## TAREFAS A REALIZAR
(A) Diga se cada afirmação concorda com o texto sobre os discursos de Lula, respondendo sim ou não e citando literalmente as palavras do texto que decidem: (i) a palavra “milagre” foi pronunciada mais vezes do que a palavra “Deus”; (ii) o evento que sancionou o marco regulatório do Sistema Nacional de Cultura foi o primeiro dos três atos do dia; (iii) Lula nasceu em Garanhuns.
(B) Escreva a continuação do texto sobre os discursos de Lula, começando logo depois da última frase apresentada.

“Quem não acredita em Deus não pode compreender como é que a senhora Bia Marinho pariu um filho desses. Porque ele, possivelmente, é o filho que toda mãe gostaria de ter, esperto, jeitoso, manhoso e muito inteligente”, assim o presidente Lula (PT) iniciou sua fala na noite desta quinta, 4, no evento que sancionou a lei o marco regulatório do Sistema Nacional de Cultura. A deferência é a Antonio Marinho, poeta pernambucano e mestre de cerimônias do evento.
O toque divino foi mais do que a força de expressão usada a torto e a direito no Brasil. O tom religioso foi adotado conscientemente pelo petista como uma das estratégias de comunicação para melhorar a popularidade do governo. A busca por “Deus” está alinhada à nova campanha publicitária “Fé no Brasil” - não precisa nem explicar, não é?
O aceno também é aos setores evangélicos. Essa camada da população (que nos últimos 30 anos passou de 6% para cerca de um terço da população, projeta o Censo) avalia bem mal o governo e se torna cada vez mais determinante nas eleições. Chama atenção a maneira que o governo Lula tenta se aproximar dos evangélicos. Esse papo de falar em Deus e fé como está sendo, logo de cara, parece ineficaz.
O evento que citei acima foi o último dos três atos e discursos que Lula fez ontem. Em todos trouxe Deus para o palco. Na primeira agenda, em Arcoverde (PE), para inaugurar uma estação elevatória de água - obra relacionada ao programa de transposição do São Francisco - Lula foi enfático. Começou perguntando para os apoiadores “vocês acreditam em Deus?” e “vocês acreditam em milagre?”.
O mandatário usou a ideia de Deus e milagre para falar da transposição do Rio São Francisco e das ações do governo. Disse que a eleição dele era outro “milagre”, que se deu pela “coragem e fé” da população que votou nele. A palavra “Deus” foi pronunciada 11 vezes, e “milagre” por 16 ocasiões.
Lula recorreu tanto a Deus que não se sabe se é por adoração ou desespero.
Nascido no agreste de Pernambuco, Garanhuns, o petista narrou sua história de vida. Contou como sobreviveu e fugiu da seca, ainda criança, com a mãe e os irmãos rumo ao Sudeste. A fala de Lula é forte e cria uma conexão direta com quem viveu e vive situações semelhantes. Ser um sobrevivente da fome, da seca e da miséria no Brasil, parece milagre mesmo.
Independentemente da história de vida de Lula, a referência divina lembrou a retórica de Jair Bolsonaro (PL). Acusado pela esquerda de se beneficiar da fé alheia, o ex-presidente também atribuía sua eleição a um “milagre” e “missão de Deus”.

## DADOS APRESENTADOS
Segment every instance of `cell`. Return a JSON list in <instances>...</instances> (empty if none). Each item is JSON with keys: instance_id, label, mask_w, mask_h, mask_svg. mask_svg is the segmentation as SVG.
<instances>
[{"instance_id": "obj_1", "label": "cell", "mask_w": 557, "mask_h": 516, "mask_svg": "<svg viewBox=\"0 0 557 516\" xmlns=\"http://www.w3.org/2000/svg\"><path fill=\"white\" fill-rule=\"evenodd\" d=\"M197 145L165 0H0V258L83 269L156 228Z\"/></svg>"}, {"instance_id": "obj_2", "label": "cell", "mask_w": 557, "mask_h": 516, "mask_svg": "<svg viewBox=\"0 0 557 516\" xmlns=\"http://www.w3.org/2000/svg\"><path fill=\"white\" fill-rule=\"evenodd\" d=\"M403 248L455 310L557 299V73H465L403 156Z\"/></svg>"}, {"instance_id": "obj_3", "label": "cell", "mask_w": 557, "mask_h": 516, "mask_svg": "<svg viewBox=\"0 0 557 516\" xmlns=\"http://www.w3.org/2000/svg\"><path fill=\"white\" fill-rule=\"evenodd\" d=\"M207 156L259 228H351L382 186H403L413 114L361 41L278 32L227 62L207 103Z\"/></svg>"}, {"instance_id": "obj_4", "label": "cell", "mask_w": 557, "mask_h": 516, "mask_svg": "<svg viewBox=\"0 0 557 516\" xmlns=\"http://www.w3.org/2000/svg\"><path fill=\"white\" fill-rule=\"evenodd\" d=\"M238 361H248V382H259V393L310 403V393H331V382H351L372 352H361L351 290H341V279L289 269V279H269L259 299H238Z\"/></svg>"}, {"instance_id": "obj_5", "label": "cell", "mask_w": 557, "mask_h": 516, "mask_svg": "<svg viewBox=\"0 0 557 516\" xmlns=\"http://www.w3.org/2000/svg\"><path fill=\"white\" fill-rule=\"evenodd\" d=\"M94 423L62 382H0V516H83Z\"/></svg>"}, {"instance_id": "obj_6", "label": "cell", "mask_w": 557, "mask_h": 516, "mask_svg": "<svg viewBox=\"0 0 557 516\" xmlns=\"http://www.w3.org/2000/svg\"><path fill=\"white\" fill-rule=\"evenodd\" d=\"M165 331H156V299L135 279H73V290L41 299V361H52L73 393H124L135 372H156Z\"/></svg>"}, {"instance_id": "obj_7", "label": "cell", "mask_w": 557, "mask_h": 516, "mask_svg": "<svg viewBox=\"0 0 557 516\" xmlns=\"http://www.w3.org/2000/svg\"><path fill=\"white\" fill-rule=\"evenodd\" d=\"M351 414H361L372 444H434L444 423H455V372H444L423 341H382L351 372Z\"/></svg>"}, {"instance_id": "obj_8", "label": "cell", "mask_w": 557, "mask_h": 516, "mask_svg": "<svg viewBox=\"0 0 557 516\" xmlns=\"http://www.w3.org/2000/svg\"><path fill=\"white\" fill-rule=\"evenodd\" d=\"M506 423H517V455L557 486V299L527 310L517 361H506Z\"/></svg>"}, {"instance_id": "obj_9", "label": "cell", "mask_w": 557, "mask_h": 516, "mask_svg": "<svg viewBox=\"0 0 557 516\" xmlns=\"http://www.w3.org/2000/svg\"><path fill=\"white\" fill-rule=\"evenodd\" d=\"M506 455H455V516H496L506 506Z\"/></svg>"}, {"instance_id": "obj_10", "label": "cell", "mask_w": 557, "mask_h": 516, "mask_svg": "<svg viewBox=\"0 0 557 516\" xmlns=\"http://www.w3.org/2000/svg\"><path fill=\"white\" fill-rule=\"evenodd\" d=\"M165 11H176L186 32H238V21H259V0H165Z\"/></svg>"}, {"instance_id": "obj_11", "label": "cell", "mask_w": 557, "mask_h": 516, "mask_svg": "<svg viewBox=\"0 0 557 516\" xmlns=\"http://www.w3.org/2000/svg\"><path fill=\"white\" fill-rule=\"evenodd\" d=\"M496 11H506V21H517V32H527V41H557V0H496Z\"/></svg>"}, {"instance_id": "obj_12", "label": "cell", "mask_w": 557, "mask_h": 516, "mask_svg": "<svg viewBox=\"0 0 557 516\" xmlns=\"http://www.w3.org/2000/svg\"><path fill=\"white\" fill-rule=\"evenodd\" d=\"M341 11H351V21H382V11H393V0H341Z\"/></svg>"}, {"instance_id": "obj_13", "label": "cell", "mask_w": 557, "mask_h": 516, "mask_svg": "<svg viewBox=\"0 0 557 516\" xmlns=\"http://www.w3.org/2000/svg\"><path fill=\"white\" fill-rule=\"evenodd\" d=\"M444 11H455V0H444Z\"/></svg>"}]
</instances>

## RESULTADOS POR TAREFA
(A)
(i) Sim: “A palavra “Deus” foi pronunciada 11 vezes, e “milagre” por 16 ocasiões.”
(ii) Não: “O evento que citei acima foi o último dos três atos e discursos que Lula fez ontem.”
(iii) Sim: “Nascido no agreste de Pernambuco, Garanhuns, o petista narrou sua história de vida.”

(B)
A auxiliares, Lula diz que sua aposta principal está nos programas que chegam na ponta, independentemente da crença de quem for beneficiado. A ideia é que ações do governo como Pé de Meia, Minha Casa Minha Vida, Farmácia Popular e Bolsa Família chegam a todos os lares, assim como a melhora econômica, e que isso se refletirá em uma percepção positiva, de maneira pulverizada. As pesquisas mostram que não tem sido bem assim. A Genial/Quaest indica que a avaliação negativa do governo Lula cresceu 12 pontos entre os evangélicos.
A política se moldou ao cenário de crescimento dos evangélicos. Uns entenderam, outros não. O PT foi criado com apoio de setores da Igreja Católica resistentes à ditadura, comungavam de uma visão de mundo semelhante. Lula parece que ainda não entende o pluralismo que há entre os evangélicos e as diferentes visões de mundo, valores e práticas que têm.
O livro “O Povo de Deus” (Geração Editorial), do antropólogo Juliano Spyer, explica como setores da política, da academia, da imprensa e da classe média brasileira misturam ignorância com divisão de classe numa equação que resulta no preconceito tosco com os evangélicos. Para parte dos intelectuais e dos formadores de opinião, analisa Spyer, o cristianismo evangélico tem só dois perfis: ou o pobre fanático ou o rico manipulador de mentes. O discurso simplório de Lula parece se basear em uma dessas duas premissas falsas.
Já contei no Terra que a bancada evangélica se vê como uma trincheira na defesa de princípios contra o governo petista. Até aqui, o Planalto não fez nenhum gesto no sentido contrário. Falar a evangélicos não é citar a Bíblia e dar glória a Deus, a esquerda e Lula não conseguiram entender isso.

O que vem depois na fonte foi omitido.